◆ **Problem description**: Only these lines of the data below are wanted: the one with "genus: Felis", the one with "label granularity: sequence-level", and any lines between them, each repeated exactly.

#####

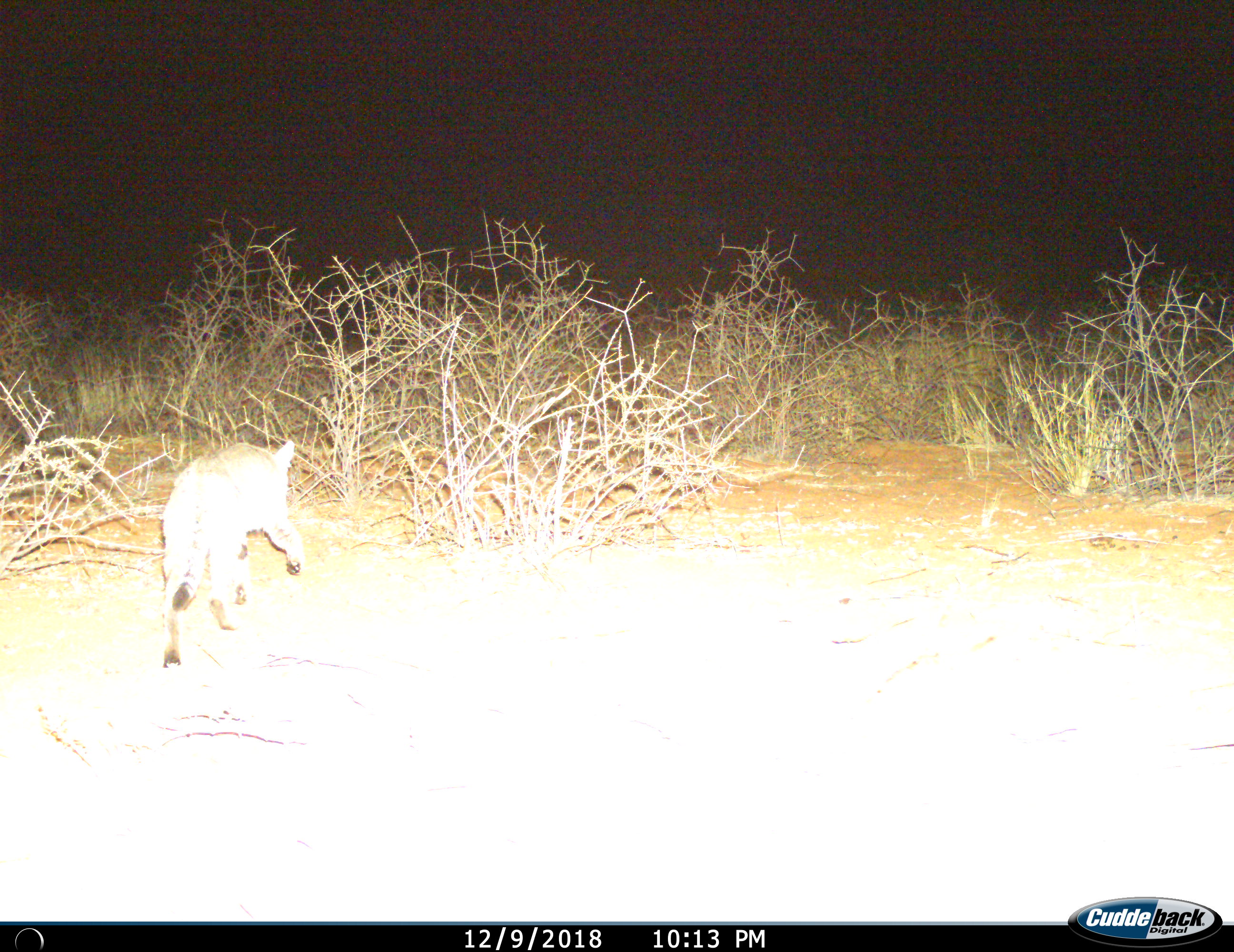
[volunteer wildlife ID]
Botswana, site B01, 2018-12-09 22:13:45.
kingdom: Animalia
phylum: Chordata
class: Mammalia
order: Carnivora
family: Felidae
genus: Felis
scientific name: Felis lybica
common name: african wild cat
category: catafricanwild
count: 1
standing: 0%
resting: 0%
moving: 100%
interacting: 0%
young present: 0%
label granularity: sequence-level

#####

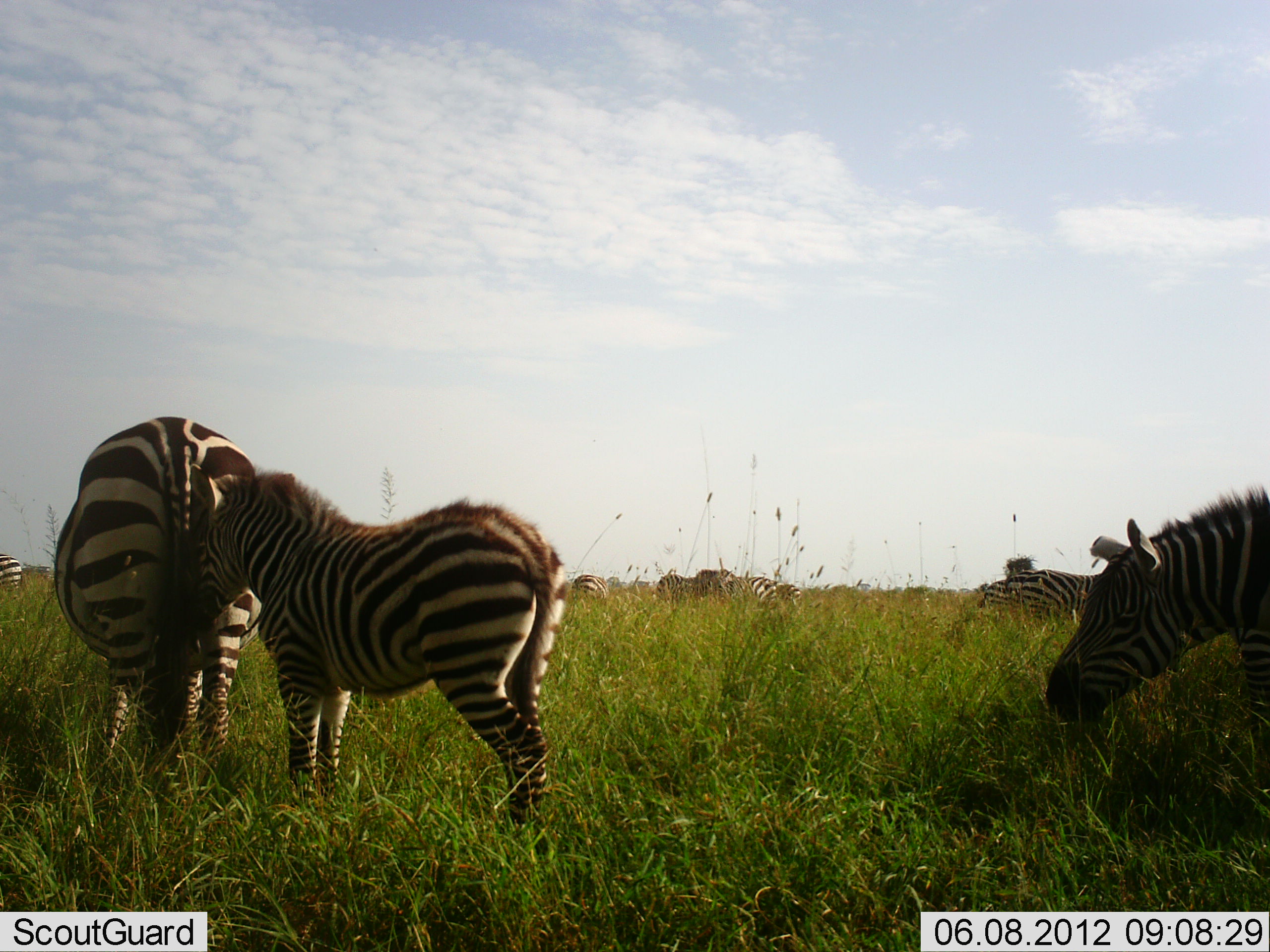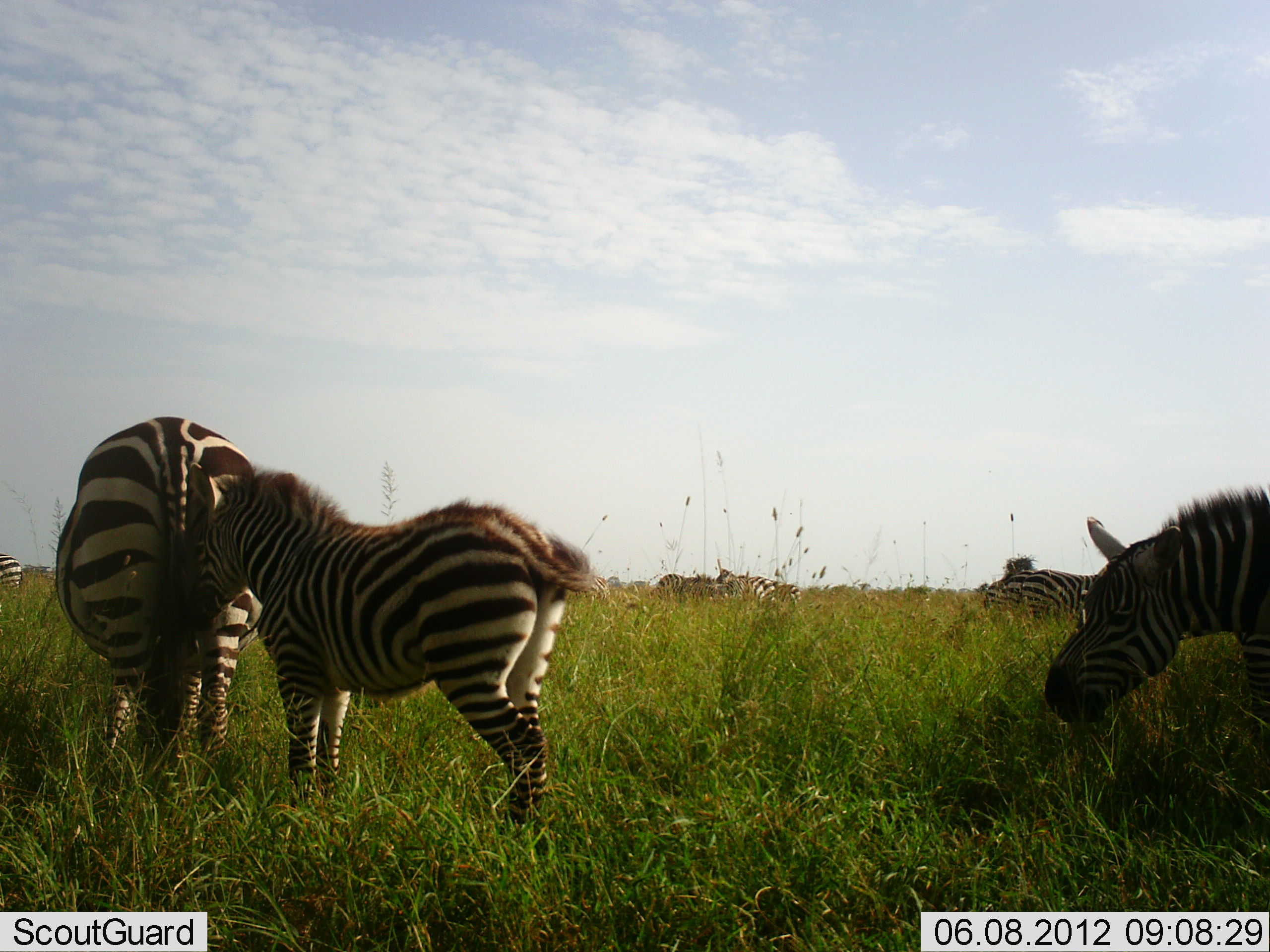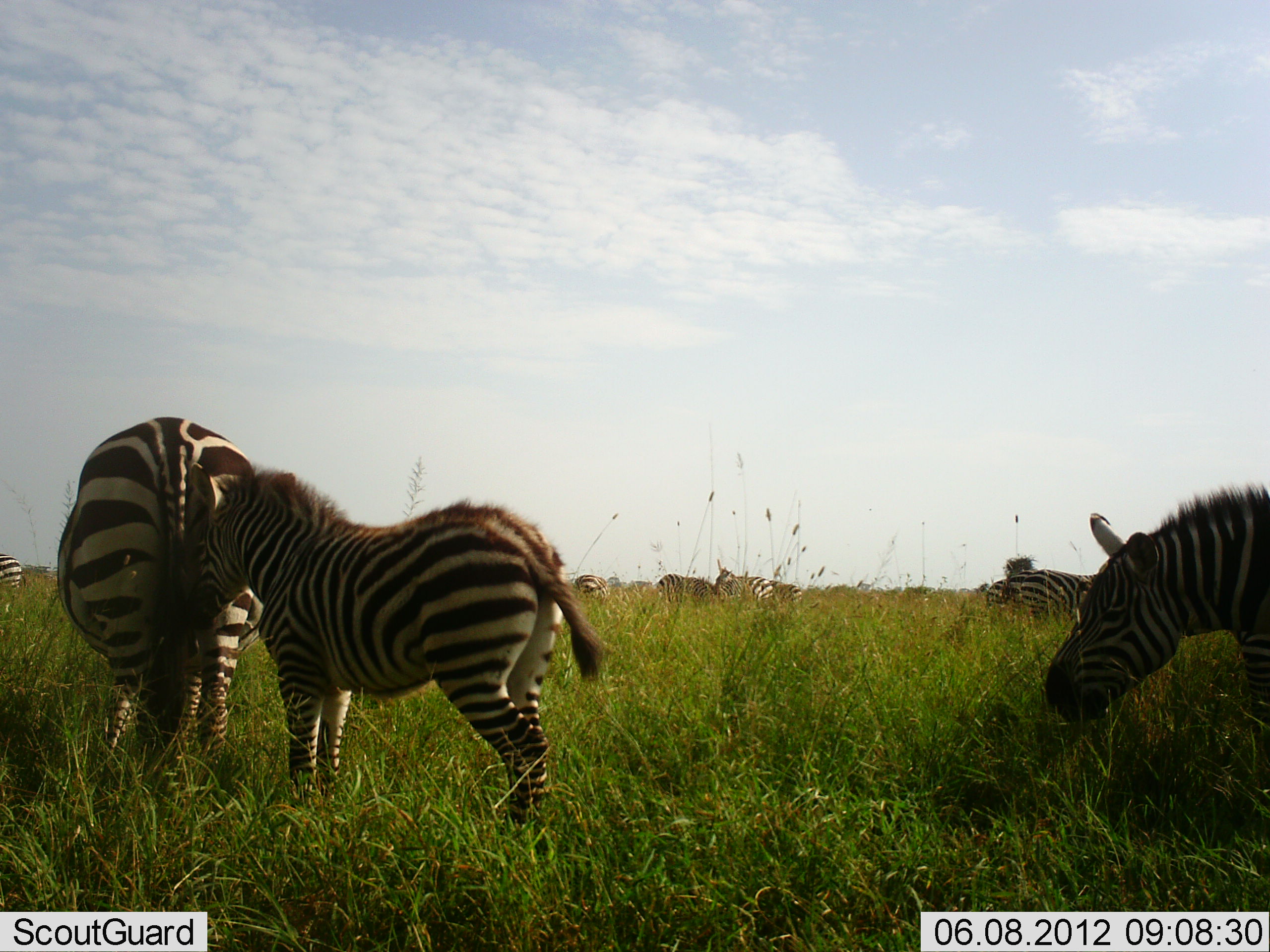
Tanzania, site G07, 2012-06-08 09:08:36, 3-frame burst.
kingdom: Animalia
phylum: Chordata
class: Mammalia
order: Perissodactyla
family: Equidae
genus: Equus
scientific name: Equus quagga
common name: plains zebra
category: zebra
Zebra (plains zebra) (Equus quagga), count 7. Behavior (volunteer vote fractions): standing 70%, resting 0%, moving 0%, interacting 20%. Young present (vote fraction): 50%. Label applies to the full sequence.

#####

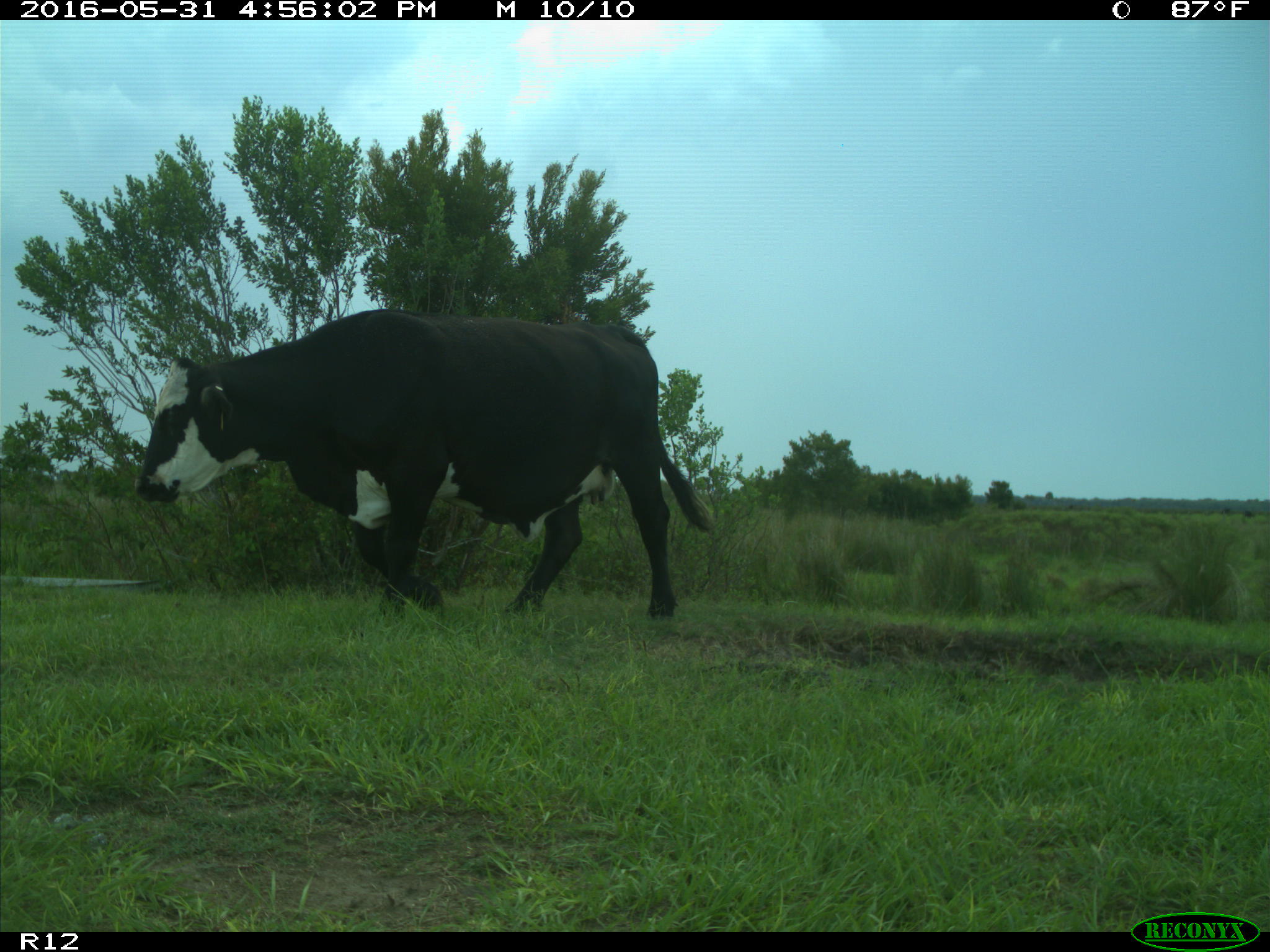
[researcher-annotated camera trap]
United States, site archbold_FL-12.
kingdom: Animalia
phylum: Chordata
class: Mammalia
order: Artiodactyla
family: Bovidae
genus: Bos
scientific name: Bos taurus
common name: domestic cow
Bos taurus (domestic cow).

#####

◆ **Task output**:
genus: Felis
scientific name: Felis lybica
common name: african wild cat
category: catafricanwild
count: 1
standing: 0%
resting: 0%
moving: 100%
interacting: 0%
young present: 0%
label granularity: sequence-level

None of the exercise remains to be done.